**SOURCE:**
• • • •
FIG. 2E shows an exemplary downlink command sequence 280 that includes rotation and axial movement sequences transmitted from the equipment at the surface and received and interpreted by the downhole tool 126 in accordance with principles disclosed herein. The length of the command sequence 280 is defined by a sequence initiation axial movement 294 and a sequence termination axial movement 296. Accordingly, a different set of commands may be transmitted by transmitting a first axial movement pulse 294 during the preamble period 282 and a second axial pulse 296 during the non-rotation interval 292.

In the command sequence 280 the preamble may be further defined by periods of rotation and non-rotation 284. Following the preamble, a command/parameter is defined by the duration of the rotation interval 286. Following an interval 288 of non-rotation, an additional command/parameter may be transferred in rotation interval 290.

FIG. 2F shows an exemplary downlink command sequence 273 that includes a rotation sequence transmitted from the equipment at the surface and received and interpreted by the downhole tool 126 in accordance with principles disclosed herein. The downhole tool 126 monitors rotation and extracts command information from the detected rotation. The command sequence 273 begins with a preamble that incorporates rotation.

During interval 274, the preamble portion of a control transfer is initiated by halting rotation of the downhole tool 126 for a pre-determined duration (e.g., 90 seconds). The preamble portion of the sequence 273 continues with a series of periods of rotation and non-rotation. For example, following interval 274, preamble rotational periods may be 20 seconds in length, and non-rotational periods may also be 20 seconds in length. Thus, the preamble comprises a series of transitions between a rotating state in which the downhole tool 126 is rotated, and a non-rotating state in which rotation of the downhole tool 126 is halted. The preamble is complete at the end of the interval 275.

Following the preamble, a period of rotation 276 indicates to the downhole tool 126 that command/parameter values are to be transferred via intervals of non-rotation (i.e., the tool 126 is to apply active-low logic in interpreting the upcoming command/parameter sequence). That is, equipment at the surface will downlink control information (commands and/or parameters) to the downhole tool 126 by halting rotation of the downhole tool 126 for an interval of time as opposed to rotating the tool 126 for the interval. In some embodiments, the interval of rotation 276 specifies a polarity designation value, that indicates (e.g., by the duration of the interval 276) whether subsequent control transfer will be by rotation or by non-rotation.
• • • •
**WHAT TO DO:**
• a. Decide whether each statement below agrees with the downlink command passage. Answer yes or no for each, and quote the words of the passage that settle it.
(i) The length of command sequence 280 is defined by a sequence initiation axial movement and a sequence termination axial movement.
(ii) After interval 274, the non-rotational periods of the preamble may be 40 seconds long.
(iii) The preamble of command sequence 273 is complete at the end of interval 275.
• b. In the downlink command passage, what example duration is given for halting rotation of the downhole tool during interval 274?
• c. Pick up the downlink command passage after its last sentence and continue it for one paragraph.

**Spatial question entries:**
• • • •
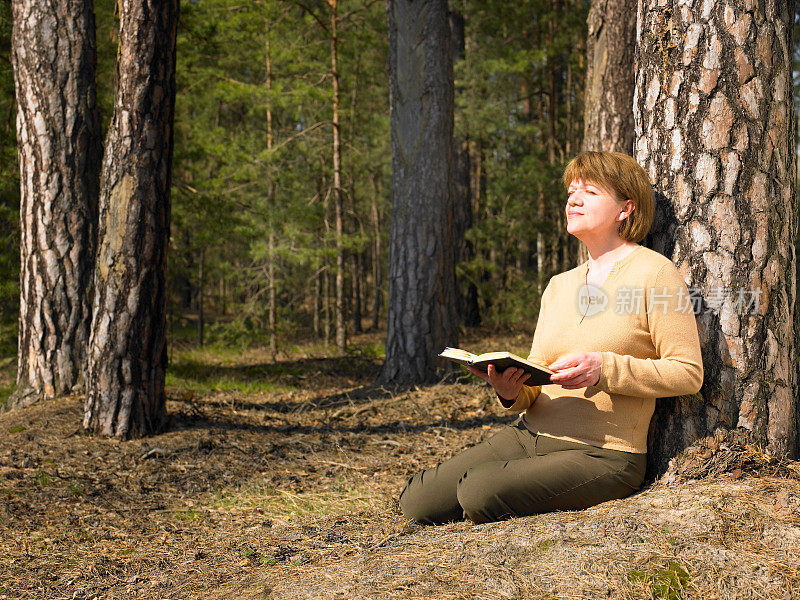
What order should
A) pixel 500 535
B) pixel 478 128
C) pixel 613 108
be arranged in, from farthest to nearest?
pixel 478 128 → pixel 613 108 → pixel 500 535

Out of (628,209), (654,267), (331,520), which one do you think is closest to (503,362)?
(654,267)

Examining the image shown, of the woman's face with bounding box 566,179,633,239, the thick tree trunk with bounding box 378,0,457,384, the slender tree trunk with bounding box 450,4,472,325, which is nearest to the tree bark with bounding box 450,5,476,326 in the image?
the slender tree trunk with bounding box 450,4,472,325

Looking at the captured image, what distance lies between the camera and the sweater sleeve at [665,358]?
9.24 ft

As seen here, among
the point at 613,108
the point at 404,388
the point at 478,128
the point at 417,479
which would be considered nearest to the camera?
the point at 417,479

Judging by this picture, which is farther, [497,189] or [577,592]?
[497,189]

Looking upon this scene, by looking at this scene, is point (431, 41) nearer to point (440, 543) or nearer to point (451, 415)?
point (451, 415)

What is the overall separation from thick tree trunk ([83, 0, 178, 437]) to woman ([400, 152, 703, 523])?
3325mm

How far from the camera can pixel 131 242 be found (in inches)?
215

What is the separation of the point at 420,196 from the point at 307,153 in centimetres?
501

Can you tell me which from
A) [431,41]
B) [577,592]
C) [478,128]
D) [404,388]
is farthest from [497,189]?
[577,592]

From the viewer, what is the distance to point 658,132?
3.25 meters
• • • •
**RESULTS FOR THE EXERCISE:**
• a.
(i) Yes: "The length of the command sequence 280 is defined by a sequence initiation axial movement 294 and a sequence termination axial movement 296."
(ii) No: "non-rotational periods may also be 20 seconds in length."
(iii) Yes: "The preamble is complete at the end of the interval 275."

• b. 90 seconds.

• c.
In interval 277, control information (commands and/or parameters) is transferred by halting the rotation of the downhole tool 126 (e.g., the duration of the interval 277 defines the value of the command or parameter). In the sequence 273, only one command value is transferred, and the command sequence is terminated with rotation interval 278 followed by non-rotation interval 279. In other control information transfers, the intervals 277 and 278 may be repeated to transfer a plurality of control values (e.g., a command and associated parameters). In some embodiments, the non-rotation in the interval 277 may be defined as a rotation rate lower than a predetermined rate (e.g., <1 RPM). Similarly, rotation in rotation intervals (e.g., 276, 278) may be defined as a rotation rate higher than a predetermined rate (e.g., >10 RPM).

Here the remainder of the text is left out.